The radiochemical yield was 13% ± 3% (n = 7, decay-corrected) and up to 1.1 GBq of (11)C-cholylsarcosine was produced with a radiochemical purity greater than 99%. PET/CT studies showed rapid blood-to-liver uptake and liver-to-bile excretion of (11)C-cholylsarcosine, with radioactivity concentrations being more than 90 times higher in the bile ducts than in liver tissue. Cholyltaurine inhibited the transhepatocellular transport of (11)C-cholylsarcosine, indicating that the tracer is transported by one or more of the same hepatic transporters as cholyltaurine. (11)C-cholylsarcosine underwent an enterohepatic circulation and reappeared in liver tissue and bile ducts after approximately 70 min. There were no detectable (11)C-metabolites in the plasma or bile samples, indicating that the novel conjugated bile acid (11)C-cholylsarcosine was not metabolized in the liver or in the intestines. The effective absorbed dose of (11)C-cholylsarcosine was 4.4 μSv/MBq.

CONCLUSION

We have synthesized a novel conjugated bile acid analog, (11)C-cholylsarcosine, and PET/CT studies on anesthetized pigs showed that the hepatic handling of tracer uptake from blood and excretion into the bile was comparable to that for the endogenous bile acid cholyltaurine. This tracer may be valuable for future studies of normal and pathologic hepatic excretory functions in humans.

摘要

目的

开发一种放射性合成方法,即甘氨酸的(11)C-甲基化,随后与胆酸结合,用于合成放射性标记物[N-甲基-(11)C]胆酰基-肌氨酸((11)C-胆酰基-肌氨酸)。
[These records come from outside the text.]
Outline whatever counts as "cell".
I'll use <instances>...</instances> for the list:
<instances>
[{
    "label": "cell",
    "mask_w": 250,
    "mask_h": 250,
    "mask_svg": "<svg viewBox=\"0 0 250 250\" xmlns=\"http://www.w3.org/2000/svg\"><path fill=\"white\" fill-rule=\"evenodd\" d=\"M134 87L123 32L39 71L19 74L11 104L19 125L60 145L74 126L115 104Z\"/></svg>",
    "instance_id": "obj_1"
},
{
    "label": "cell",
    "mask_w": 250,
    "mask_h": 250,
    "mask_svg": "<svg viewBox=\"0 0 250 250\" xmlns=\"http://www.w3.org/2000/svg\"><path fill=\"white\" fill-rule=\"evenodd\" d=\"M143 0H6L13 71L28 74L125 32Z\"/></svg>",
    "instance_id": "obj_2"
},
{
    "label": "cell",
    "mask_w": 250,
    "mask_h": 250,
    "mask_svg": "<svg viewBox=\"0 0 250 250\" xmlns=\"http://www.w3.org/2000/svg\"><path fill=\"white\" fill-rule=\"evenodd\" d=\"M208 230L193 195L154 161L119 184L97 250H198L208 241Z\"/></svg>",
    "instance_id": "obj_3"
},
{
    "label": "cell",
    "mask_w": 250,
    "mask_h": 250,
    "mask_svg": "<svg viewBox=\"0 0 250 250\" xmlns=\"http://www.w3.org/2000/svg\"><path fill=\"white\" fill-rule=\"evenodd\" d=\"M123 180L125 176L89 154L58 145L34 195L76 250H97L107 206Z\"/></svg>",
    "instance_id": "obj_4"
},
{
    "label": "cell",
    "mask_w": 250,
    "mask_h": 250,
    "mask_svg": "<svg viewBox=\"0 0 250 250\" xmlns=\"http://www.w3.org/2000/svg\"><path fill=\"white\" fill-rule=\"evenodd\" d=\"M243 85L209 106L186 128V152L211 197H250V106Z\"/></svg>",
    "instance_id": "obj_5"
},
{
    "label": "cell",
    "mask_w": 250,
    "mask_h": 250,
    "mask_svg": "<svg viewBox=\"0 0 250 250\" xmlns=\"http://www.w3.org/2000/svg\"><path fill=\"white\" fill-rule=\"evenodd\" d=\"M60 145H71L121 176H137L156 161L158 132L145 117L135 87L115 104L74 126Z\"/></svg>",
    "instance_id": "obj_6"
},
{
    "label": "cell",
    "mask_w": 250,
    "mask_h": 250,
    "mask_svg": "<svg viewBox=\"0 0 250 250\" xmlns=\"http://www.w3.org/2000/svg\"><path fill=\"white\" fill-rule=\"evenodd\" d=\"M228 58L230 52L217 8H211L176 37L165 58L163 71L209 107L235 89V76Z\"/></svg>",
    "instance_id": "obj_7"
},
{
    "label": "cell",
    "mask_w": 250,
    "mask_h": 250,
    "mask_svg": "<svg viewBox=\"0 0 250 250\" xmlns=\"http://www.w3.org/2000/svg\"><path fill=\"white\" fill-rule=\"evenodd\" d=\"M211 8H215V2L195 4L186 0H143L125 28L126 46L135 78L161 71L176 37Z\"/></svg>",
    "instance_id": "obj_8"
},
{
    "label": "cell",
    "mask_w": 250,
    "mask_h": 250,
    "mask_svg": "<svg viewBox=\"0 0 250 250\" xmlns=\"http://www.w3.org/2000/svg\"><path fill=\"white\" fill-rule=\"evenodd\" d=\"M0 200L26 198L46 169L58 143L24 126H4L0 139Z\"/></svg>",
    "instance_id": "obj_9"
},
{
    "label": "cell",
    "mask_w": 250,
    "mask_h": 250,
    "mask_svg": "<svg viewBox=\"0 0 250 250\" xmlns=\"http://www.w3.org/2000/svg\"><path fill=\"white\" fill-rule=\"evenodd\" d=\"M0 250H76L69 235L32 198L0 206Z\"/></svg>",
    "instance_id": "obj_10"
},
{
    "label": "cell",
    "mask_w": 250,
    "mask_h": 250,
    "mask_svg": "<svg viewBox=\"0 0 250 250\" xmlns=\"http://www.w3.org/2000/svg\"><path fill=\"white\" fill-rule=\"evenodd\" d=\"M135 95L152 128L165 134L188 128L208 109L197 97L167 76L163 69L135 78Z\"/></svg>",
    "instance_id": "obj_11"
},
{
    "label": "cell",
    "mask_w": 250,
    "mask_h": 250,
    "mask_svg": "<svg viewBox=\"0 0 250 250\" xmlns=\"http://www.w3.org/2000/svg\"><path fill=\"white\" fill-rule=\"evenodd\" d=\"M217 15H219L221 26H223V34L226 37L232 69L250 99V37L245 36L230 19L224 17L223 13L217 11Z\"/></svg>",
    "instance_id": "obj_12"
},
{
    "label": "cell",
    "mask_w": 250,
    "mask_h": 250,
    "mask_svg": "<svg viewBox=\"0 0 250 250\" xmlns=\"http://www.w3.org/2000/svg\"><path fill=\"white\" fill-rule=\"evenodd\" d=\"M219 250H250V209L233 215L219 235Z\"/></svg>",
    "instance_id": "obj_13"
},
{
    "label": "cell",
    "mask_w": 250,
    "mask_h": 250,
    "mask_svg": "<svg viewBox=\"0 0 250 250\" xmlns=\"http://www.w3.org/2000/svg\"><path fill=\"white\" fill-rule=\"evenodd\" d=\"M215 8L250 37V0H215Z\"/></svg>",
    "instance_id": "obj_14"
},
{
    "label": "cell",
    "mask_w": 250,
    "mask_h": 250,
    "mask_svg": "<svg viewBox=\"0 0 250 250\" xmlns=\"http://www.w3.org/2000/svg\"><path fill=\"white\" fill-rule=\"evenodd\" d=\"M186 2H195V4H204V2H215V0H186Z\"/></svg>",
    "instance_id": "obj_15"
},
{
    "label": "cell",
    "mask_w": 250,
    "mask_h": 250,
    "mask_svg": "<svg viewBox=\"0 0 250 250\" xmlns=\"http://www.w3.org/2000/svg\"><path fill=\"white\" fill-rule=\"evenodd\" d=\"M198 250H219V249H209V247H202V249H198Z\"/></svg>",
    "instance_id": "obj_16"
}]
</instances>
通过对 2 只麻醉猪进行动态(11)C-胆酰基-肌氨酸 PET/CT 检查,研究其在体血向肝摄取和肝向胆汁排泄情况。在猪 1 中,在进行第二次动态(11)C-胆酰基-肌氨酸 PET/CT 检查之前,给予高剂量内源性胆酸结合物牛磺胆酸,以研究其是否可能抑制(11)C-胆酰基-肌氨酸的跨肝细胞转运。在猪 2 中,给予第二次(11)C-胆酰基-肌氨酸给药,通过 5 次连续全身 PET/CT 记录确定示踪剂的生物分布。通过对第 3 只猪的血液和胆汁样本进行分析,研究(11)C-代谢产物的形成情况。

结果

放射性化学产率为 13%±3%(n=7,衰变校正),最高可生产 1.1GBq 的(11)C-胆酰基-肌氨酸,放射性纯度>99%。PET/CT 研究显示,(11)C-胆酰基-肌氨酸在体内具有快速的血向肝摄取和肝向胆汁排泄特性,其胆管中的放射性浓度比肝组织中的放射性浓度高 90 倍以上。牛磺胆酸抑制(11)C-胆酰基-肌氨酸的跨肝细胞转运,表明该示踪剂通过一种或多种与牛磺胆酸相同的肝转运体进行转运。(11)C-胆酰基-肌氨酸经历了肠肝循环,大约 70 分钟后再次出现在肝组织和胆管中。在血浆或胆汁样本中未检测到(11)C-代谢产物,表明新型结合胆酸(11)C-胆酰基-肌氨酸在肝脏或肠道中未发生代谢。(11)C-胆酰基-肌氨酸的有效吸收剂量为 4.4μSv/MBq。

结论

我们合成了一种新型结合胆酸类似物[N-甲基-(11)C]胆酰基-肌氨酸,并对麻醉猪进行了 PET/CT 研究,结果表明,该示踪剂对血中摄取和胆汁排泄的肝处理与内源性胆酸牛磺胆酸相似。这种示踪剂可能对未来研究人类正常和病理肝排泄功能有价值。